What is expected = Rewrite the lines below, swapping each "camera" for "viewer" and keeping everything else unchanged.

Records from a dataset

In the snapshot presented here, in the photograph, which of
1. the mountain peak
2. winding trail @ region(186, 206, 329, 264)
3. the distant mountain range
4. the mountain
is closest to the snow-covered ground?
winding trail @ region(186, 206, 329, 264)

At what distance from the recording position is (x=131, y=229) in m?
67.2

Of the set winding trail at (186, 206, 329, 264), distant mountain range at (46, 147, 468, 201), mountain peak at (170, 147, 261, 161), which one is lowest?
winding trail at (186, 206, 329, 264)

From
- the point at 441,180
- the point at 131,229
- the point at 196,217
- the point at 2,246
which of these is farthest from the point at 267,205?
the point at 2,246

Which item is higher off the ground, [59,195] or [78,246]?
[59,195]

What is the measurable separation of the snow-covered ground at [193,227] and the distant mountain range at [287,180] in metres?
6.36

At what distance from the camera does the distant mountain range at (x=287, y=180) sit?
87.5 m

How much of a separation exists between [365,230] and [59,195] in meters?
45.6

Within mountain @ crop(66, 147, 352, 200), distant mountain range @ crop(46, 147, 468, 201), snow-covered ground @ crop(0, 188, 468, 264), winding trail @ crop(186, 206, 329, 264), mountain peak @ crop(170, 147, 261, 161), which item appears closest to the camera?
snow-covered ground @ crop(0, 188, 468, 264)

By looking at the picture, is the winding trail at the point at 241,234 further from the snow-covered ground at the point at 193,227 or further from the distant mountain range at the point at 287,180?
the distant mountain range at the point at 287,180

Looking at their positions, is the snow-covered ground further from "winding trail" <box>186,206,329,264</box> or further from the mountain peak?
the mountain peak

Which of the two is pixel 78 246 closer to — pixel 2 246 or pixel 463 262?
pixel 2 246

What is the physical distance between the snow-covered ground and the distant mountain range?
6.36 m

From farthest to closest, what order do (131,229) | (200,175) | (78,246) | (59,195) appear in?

Result of this exercise =
In the snapshot presented here, in the photograph, which of
1. the mountain peak
2. winding trail @ region(186, 206, 329, 264)
3. the distant mountain range
4. the mountain
is closest to the snow-covered ground?
winding trail @ region(186, 206, 329, 264)

At what distance from the recording position is (x=131, y=229) in m?
67.2

Of the set winding trail at (186, 206, 329, 264), distant mountain range at (46, 147, 468, 201), mountain peak at (170, 147, 261, 161), which one is lowest?
winding trail at (186, 206, 329, 264)

From
- the point at 441,180
- the point at 131,229
- the point at 196,217
- the point at 2,246
which of these is farthest from the point at 267,205?
the point at 2,246

Which item is higher off the ground, [59,195] or [78,246]?
[59,195]

What is the measurable separation of the snow-covered ground at [193,227] and the distant mountain range at [287,180] in metres?
6.36

At what distance from the viewer does the distant mountain range at (x=287, y=180) sit?
87.5 m

How much of a separation exists between [365,230] and [59,195] in meters?
45.6

Within mountain @ crop(66, 147, 352, 200), distant mountain range @ crop(46, 147, 468, 201), snow-covered ground @ crop(0, 188, 468, 264), winding trail @ crop(186, 206, 329, 264), mountain peak @ crop(170, 147, 261, 161), which item appears closest to the viewer?
snow-covered ground @ crop(0, 188, 468, 264)

By looking at the picture, is the winding trail at the point at 241,234 further from the snow-covered ground at the point at 193,227 or further from the distant mountain range at the point at 287,180?
the distant mountain range at the point at 287,180

Looking at their positions, is the snow-covered ground further from "winding trail" <box>186,206,329,264</box> or further from the mountain peak?
the mountain peak

Which of the two is pixel 78 246 closer to — pixel 2 246 or pixel 463 262?
pixel 2 246

What is the physical distance between the snow-covered ground and the distant mountain range?
6.36 m

From farthest to closest, what order do (131,229) | (200,175) | (78,246) | (59,195) appear in?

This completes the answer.